Every year we as a society embrace more and more technology in our everyday lives, 99% of the time we want and need the technology. This Christmas weekend many will receive or have bought electronic devices. If you own Apple stock that should be a good thing, if you own Nvidia that should be a good thing, and the list goes on. One of the biggest players in the use of the internet is Amazon. On the ground Amazon uses the internet to ensure the packages are delivered to the correct place; over the internet, Amazon’s cloud services or AWS is the dominant player in the space. One of the newer companies looking to join the cloud is the NASDAQ and they have chosen AWS.
In an article by Eva Matthews of Reuters, in the middle of December Amazon’s cloud services AWS was temporarily down. The effect was streaming services such as Netflix, Disney+, Amazon’s own e-commerce websites and brokerage company Robinhood was down.

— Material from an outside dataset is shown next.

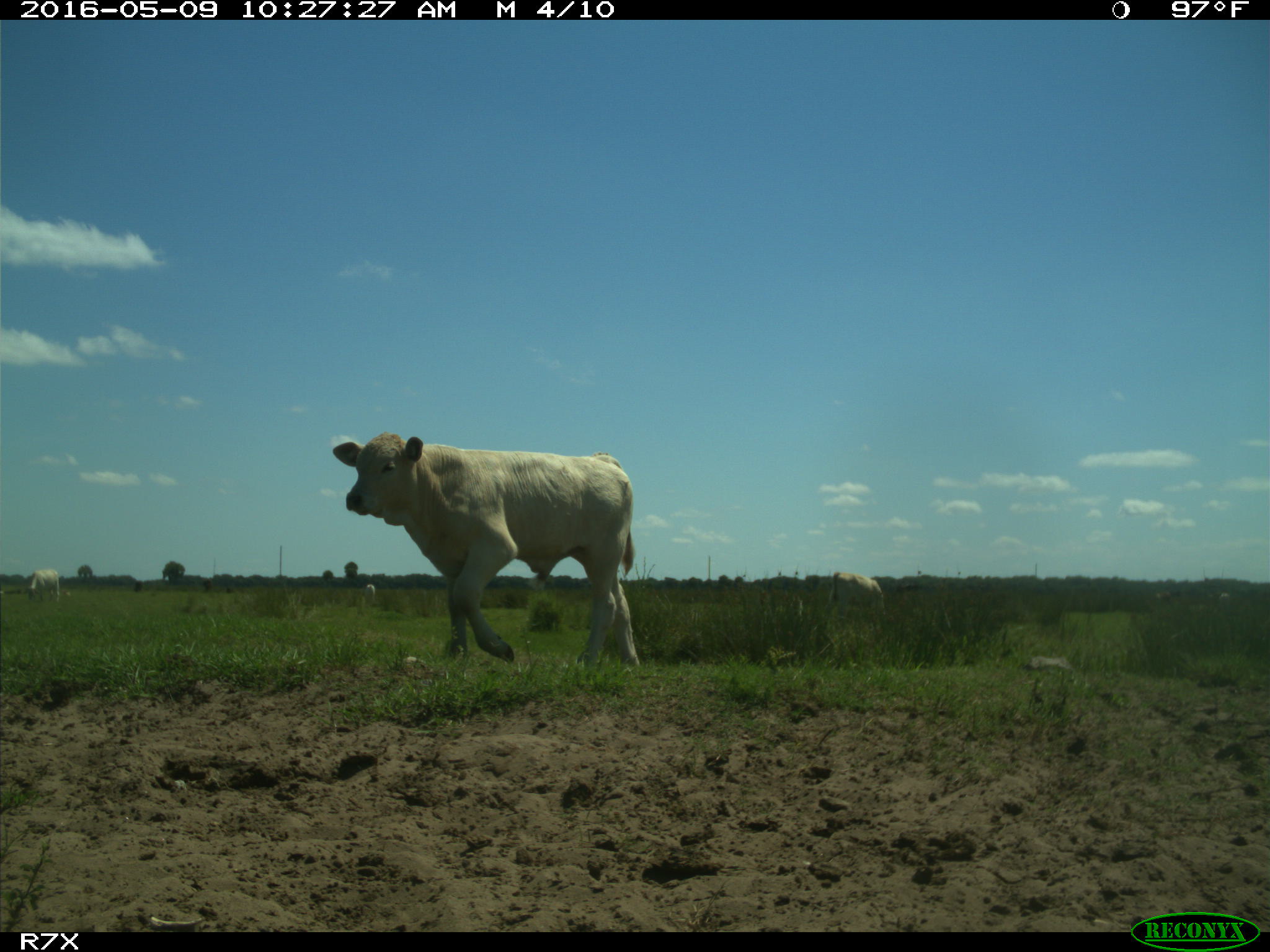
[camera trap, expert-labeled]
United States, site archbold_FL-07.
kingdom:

For Netflix 26% of its traffic was down.
Amazon’s Ring, mobile banking app Chime, vacuum cleaner iRobot all were down because they use AWS.

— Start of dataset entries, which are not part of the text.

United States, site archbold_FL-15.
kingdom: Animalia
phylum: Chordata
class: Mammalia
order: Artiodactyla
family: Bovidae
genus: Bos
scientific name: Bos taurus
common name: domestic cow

Fortunately for thousands of people, the AWS system was not down for very long, but if you were using it at the time, as a customer you would feel frustrated.
Linking to dividend paying stocks, more and more of us use the internet all the time and when it works which is very often the service feels almost instantaneous and we expect the service all the time. When the service goes down, our expectations about the time and frustrations go up because of our normal expectations of use of service. Even though the time maybe short, what are your expecting? In our investing, if we buy and stock goes up, well we think it is normal, but in reality all stocks go up and down and most go down. Often times only the best stocks go up over a long period of time, an interesting aspect is to look at the top 20 companies rated by Forbes in 1990, 2000, 2010 and 2020. Notice the change.